One hope was that the Superseries would trigger a revival in Russian hockey by reenergizing league play and helping to underwrite a nationwide youth tournament called Zolotaya Shaiba—Golden Puck. Fetisov had only three weeks to pull the tour together. When the NHL locked out the players indefinitely on Oct. 15, Fetisov got on his omnipresent cellular phone and began twisting arms. The Russian government agreed to wipe the defectors' slates clean. Sun Microsystems, a California-based computer company with a strong presence in Russia, signed on as a sponsor. Twenty NHL players from the former Soviet Union were enlisted, even though there wasn't much in it for them. (Mogilny did win a $10,250 bedroom set from a Russian sponsor, Venitsia—"We will deliver over the sea!"—for scoring the first goal in the Stars' 5-4 win over Spartak.) While no one would openly discuss how much the Stars would earn, a source said each player will make $10,000, with more going to Bure, Fedorov and Mogilny.
In persuading his countrymen to return home, Fetisov's toughest task was assuaging their worries about security. The new Russia has given rise to an emboldened mafia, which has tried to shake down some of these players and their families the past few years. The players were offered bodyguards, and there were "10...or more," as Fetisov put it, surrounding the Stars at all times. The bus that carried the players to their hotels from a reception last Thursday had two Red Army soldiers riding shotgun, and Fedorov said it took a circuitous route for safety's sake.

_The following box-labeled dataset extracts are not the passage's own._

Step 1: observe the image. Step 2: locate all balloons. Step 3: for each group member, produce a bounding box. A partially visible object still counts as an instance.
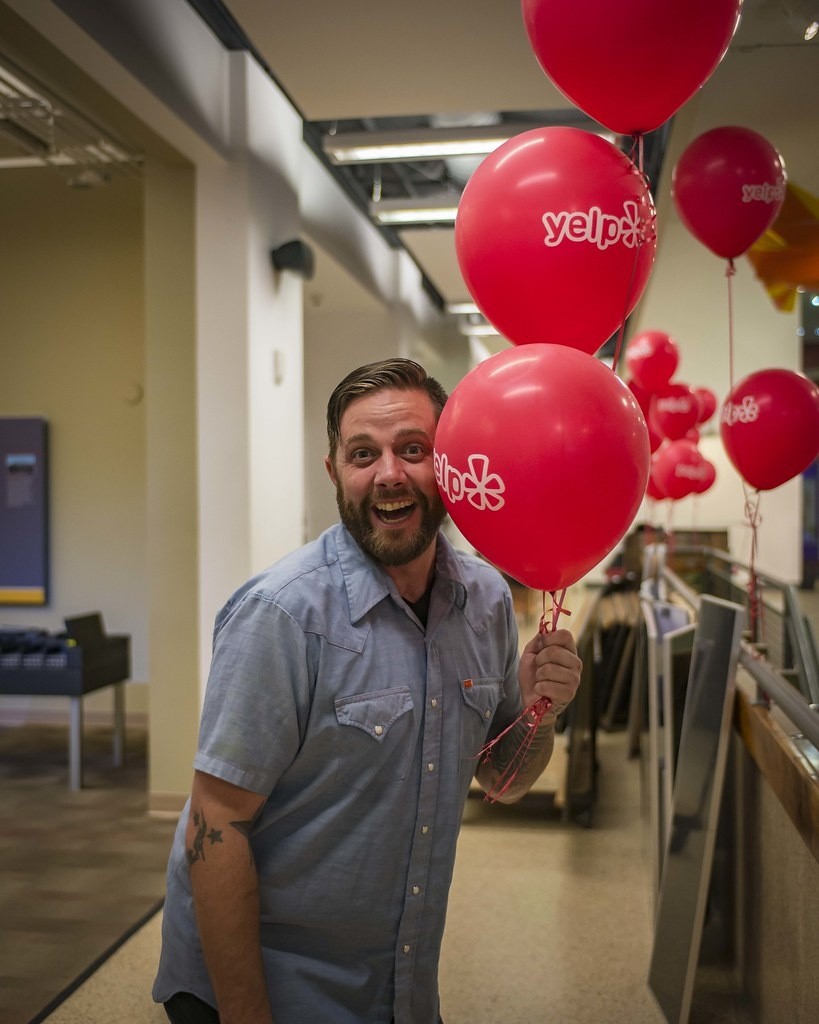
[673,127,786,259]
[622,379,716,502]
[434,341,653,596]
[717,370,818,494]
[624,330,677,388]
[518,4,741,136]
[454,128,660,356]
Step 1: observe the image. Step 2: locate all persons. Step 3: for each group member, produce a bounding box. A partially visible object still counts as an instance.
[148,356,583,1024]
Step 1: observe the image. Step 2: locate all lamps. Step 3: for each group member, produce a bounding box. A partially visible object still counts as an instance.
[459,324,501,337]
[365,191,466,229]
[321,121,623,168]
[444,300,481,318]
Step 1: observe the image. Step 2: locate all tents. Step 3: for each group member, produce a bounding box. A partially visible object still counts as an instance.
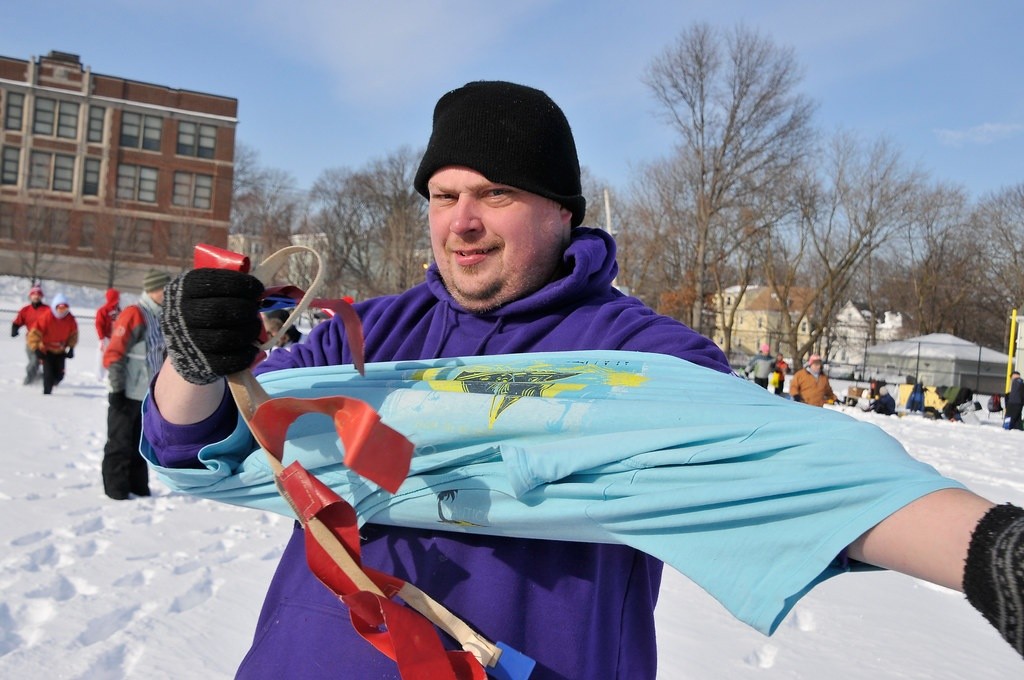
[862,332,1013,397]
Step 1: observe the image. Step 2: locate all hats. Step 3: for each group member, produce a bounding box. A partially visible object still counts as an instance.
[414,80,586,229]
[263,309,301,348]
[29,285,43,298]
[314,294,354,321]
[50,291,71,319]
[144,267,171,293]
[808,354,820,364]
[762,344,770,353]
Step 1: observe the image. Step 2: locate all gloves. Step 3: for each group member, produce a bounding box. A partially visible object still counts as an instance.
[157,268,263,386]
[35,349,46,361]
[67,347,72,358]
[962,503,1024,660]
[793,395,800,402]
[11,323,19,337]
[835,399,841,405]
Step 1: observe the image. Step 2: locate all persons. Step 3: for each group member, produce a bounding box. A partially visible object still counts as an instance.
[10,264,302,500]
[139,79,1024,680]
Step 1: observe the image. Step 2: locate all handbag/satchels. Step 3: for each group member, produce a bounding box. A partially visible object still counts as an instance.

If a Moscow channel surfer hit Channel 1 last Friday night, he might have been startled. Other than RUSSIA in Cyrillic on the front and their names on the back, the NHL players' blue jerseys, with white stars on the shoulders, made them dead ringers for North Americans. Of course, they didn't play like a dump-and-chase NHL team, especially when the Fedorov line, reunited after five years, was on the ice. On the expansive international ice surface that line worked some impossibly sweet give-and-go's despite the rust of a month's inactivity. Mogilny scored two goals, Bure one.
"We played O.K.," Mogilny said, "but we have an expression in Russia: 'The first pancake always has lumps.' "
That seemed to be one of the few Russian expressions Mogilny remembered, as he constantly searched for once-familiar words, turning to teammates for "misunderstanding" (niponimaniye) and "dinner" (uzhin). When Bure was whistled on a two-line offsides pass, he mouthed, "Oh, come on." And some children reproached Fedorov because he began signing autographs in English instead of Russian.
"I was impressed by Bure, Mogilny, Fedorov," Tretiak said. "I hope we can keep developing players like them. I hope one day we will have an economy strong enough to have a league as good as the NHL, that our arenas will be bigger, that the atmosphere and the service will be better, that the hockey will be as good. Maybe. Who knew perestroika would be like this? Our country is pregnant with unexpected events."
Bure, Fedorov and Mogilny in Russia: another miracle on ice.